I count myself lucky to have had the opportunity to learn from several good teachers, special teachers, direct students of O'Sensei.
They taught me so much. About aikido, about the ideas of aikido, about learning aikido. And those weren't just words, those were concepts that could be tested on the tatami.
But what did we do? And now one of the really weird things enters the playing field. We never trained with uke resisting what was happening. To a lot of people this is a weird Idea, I know. But why is that a thing we never trained?
Now years later I think I have maybe half the answer to that.

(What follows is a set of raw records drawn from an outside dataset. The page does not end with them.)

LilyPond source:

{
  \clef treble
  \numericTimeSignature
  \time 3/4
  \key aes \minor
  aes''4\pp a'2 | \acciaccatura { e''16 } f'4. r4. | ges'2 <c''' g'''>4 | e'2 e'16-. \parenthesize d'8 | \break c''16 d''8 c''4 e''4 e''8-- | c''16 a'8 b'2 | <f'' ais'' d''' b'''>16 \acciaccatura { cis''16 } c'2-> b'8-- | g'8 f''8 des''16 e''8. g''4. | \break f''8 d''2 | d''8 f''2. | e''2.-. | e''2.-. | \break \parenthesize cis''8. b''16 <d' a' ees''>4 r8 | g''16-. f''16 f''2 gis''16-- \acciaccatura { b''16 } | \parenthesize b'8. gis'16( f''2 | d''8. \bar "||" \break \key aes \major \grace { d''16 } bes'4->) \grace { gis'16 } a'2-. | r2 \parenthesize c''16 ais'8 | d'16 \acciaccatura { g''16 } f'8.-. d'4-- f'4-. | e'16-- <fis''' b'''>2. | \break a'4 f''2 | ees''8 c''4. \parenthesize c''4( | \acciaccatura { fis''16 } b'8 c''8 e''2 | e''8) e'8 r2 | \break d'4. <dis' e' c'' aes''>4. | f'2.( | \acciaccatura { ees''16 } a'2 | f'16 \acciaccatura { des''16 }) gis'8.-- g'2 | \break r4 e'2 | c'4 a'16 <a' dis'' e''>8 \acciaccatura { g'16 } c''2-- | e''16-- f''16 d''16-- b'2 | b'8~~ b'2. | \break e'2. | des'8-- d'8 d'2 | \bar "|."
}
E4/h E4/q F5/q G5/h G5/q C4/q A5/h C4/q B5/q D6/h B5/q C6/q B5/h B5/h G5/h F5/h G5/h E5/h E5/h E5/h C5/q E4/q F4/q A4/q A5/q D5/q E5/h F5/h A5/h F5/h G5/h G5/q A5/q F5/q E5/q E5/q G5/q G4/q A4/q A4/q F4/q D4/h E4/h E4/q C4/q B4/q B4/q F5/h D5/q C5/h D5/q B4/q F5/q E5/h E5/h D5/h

We never trained that because it is pointless. Uke doesn't have the choice to resist, it never is ukes job to resist. From the first start of intention uke is locked in what is happening. There is no resistance as resistance is futile. What should you resist? Your own movement? From the beginning uke is locked in what is happening, and (and here we enter the twilight zone of weird aikimagic, as some more down to earth, real, aikido people claim) so is nage. The movement is. It is not deflected or changed, it is accepted. Hence nage is absolutely free in what he is doing as absolute freedom comes from not having a choice. Nage is the observer of the movement.
I know this isn't real aikido, it is just make believe until someone truly attacks and lands on his head. Trust me, I have been there. Landing on your head is not something I would advise, but it is one hell of a wake-up call about what is real and what isn't.
And now no-one is left to tell me this. I should be telling people maybe, but I don't feel the urge to swim up against the stream. Does that make me a bad aikidoka?